Exercise. Pictures stay out of the copy. Retype exactly the lines below from the one with "fichtelgebirgsmarathon38" through the one with "SHINEE Camisetas De".

Records for this task.
·····
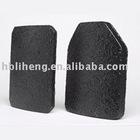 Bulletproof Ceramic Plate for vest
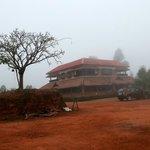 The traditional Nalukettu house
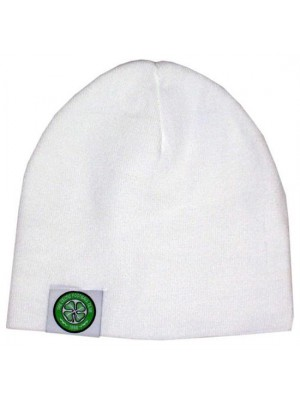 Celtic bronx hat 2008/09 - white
·····
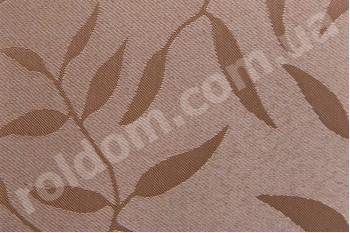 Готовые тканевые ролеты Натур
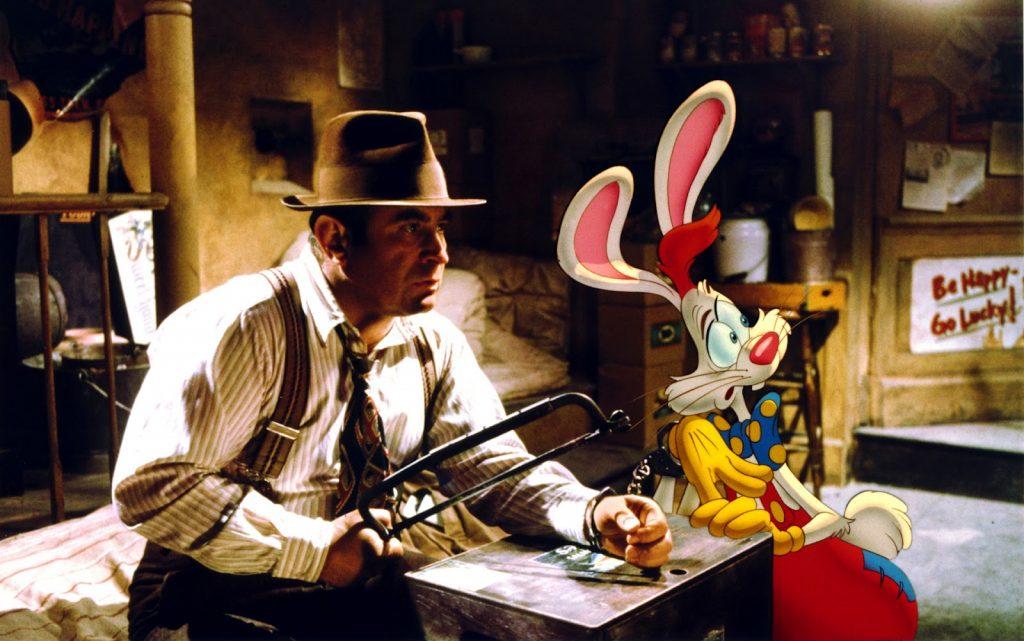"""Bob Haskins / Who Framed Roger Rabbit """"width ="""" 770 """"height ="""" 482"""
·····
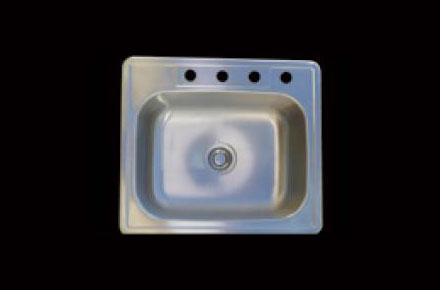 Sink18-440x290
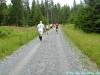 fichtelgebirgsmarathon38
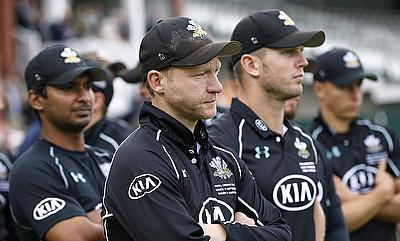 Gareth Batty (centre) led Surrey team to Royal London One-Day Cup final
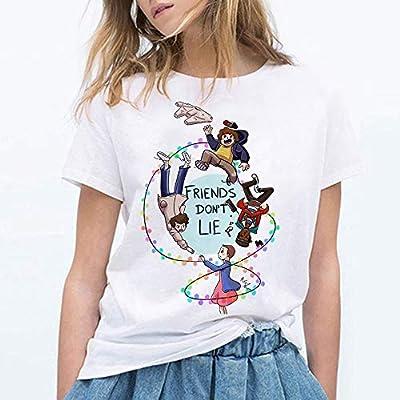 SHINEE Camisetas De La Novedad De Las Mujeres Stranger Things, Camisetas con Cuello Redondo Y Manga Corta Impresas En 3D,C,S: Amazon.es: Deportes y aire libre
·····
Answer to this problem.
 fichtelgebirgsmarathon38
 Gareth Batty (centre) led Surrey team to Royal London One-Day Cup final
 SHINEE Camisetas De La Novedad De Las Mujeres Stranger Things, Camisetas con Cuello Redondo Y Manga Corta Impresas En 3D,C,S: Amazon.es: Deportes y aire libre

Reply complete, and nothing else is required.